_REQUIREMENT 1_
Copy out everything in the records from the line containing "Is point (210, 280)" down to the end of the records, keeping both ends.

_QUOTED TEXT_
Begin

EXHIBIT 10.34
EXECUTIVE EMPLOYMENT
AGREEMENT
(“Agreement”)
EXECUTIVE EMPLOYMENT AGREEMENT
signed September 23, 2009 by and between Jacobs
Entertainment, Inc., a Delaware corporation (the
“Company”) and Ian M. Stewart (the
“Executive”).
WHEREAS, the Company desires to
employ the Executive on a full-time basis, and the Executive
desires to be so employed by the Company, from and after the date
of this Agreement.
NOW, THEREFORE, in consideration of
the mutual covenants contained herein, the parties agree as
follows:
ARTICLE I
EMPLOYMENT DUTIES AND
BENEFITS
Section 1.1
Employment
. The Company hereby employs the Executive
as President of Pari-mutuel Wagering Operations of the
Company. The Executive accepts such employment and agrees to
perform the duties and responsibilities assigned to him under this
Agreement.
Section 1.2
Duties and
Responsibilities . During the period of employment,
Executive agrees to serve as the President of Pari-mutuel Wagering
Operations of the Company and in such other offices and
directorships of the Company and of its subsidiaries and related
companies (collectively, “affiliates”) to which he may
be elected or appointed, and to perform the duties commensurate
with such positions and such other reasonable and appropriate
duties as may be requested of him by the Chief Executive Officer of
the Company, in accordance with this Agreement and in compliance
with all applicable laws and regulations. Excluding periods
of vacation and sick leave to which Executive is entitled,
Executive shall devote such time, energy, and skill to the business
and affairs of the Company and its affiliates and to the promotion
of their interests as is necessary to perform the duties required
of him by this Agreement. The foregoing shall not be construed as
preventing Executive from serving on the board of philanthropic
organizations, or providing oversight with respect to his personal
investments, so long as such service does not materially interfere
with Executive’s duties hereunder. The Executive also may
serve as a member of the board of directors of other corporations,
subject to the approval of the Chief Executive Officer of the
Company, which approval shall not be unreasonably withheld or
delayed.

End

_DATASET CONTENT_
Begin

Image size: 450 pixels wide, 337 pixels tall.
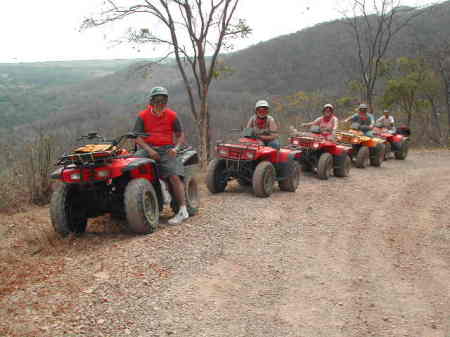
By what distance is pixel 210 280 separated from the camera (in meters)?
4.85

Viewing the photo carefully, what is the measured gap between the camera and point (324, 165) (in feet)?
38.4

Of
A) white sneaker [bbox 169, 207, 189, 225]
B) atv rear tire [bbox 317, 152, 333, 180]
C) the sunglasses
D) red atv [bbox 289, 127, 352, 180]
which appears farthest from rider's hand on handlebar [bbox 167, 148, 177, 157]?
atv rear tire [bbox 317, 152, 333, 180]

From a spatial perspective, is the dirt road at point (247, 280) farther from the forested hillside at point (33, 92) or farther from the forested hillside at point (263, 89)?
the forested hillside at point (33, 92)

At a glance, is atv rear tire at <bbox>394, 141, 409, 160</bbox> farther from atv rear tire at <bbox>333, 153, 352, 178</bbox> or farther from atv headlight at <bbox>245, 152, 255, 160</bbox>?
atv headlight at <bbox>245, 152, 255, 160</bbox>

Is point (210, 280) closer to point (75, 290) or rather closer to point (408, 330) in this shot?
point (75, 290)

End

_REQUIREMENT 2_
Condense the paragraph of the employment agreement that begins "Section 1.2 Duties and Responsibilities" into a short bulleted list of its main points.

_TASK OUTPUT 1_
Is point (210, 280) closer to point (75, 290) or rather closer to point (408, 330) in this shot?
point (75, 290)

_TASK OUTPUT 2_
- The Executive will serve as President of Pari-mutuel Wagering Operations and in any other offices and directorships of the Company and its affiliates to which he is elected or appointed.
- He will perform the duties of those positions, plus other reasonable and appropriate duties requested by the Chief Executive Officer, in line with the Agreement and all applicable laws and regulations.
- Apart from vacation and sick leave, he will devote as much time, energy, and skill to the Company and its affiliates as his duties require.
- He may serve on boards of philanthropic organizations and oversee his personal investments, provided this does not materially interfere with his duties.
- He may serve on boards of directors of other corporations with the Chief Executive Officer's approval, which may not be unreasonably withheld or delayed.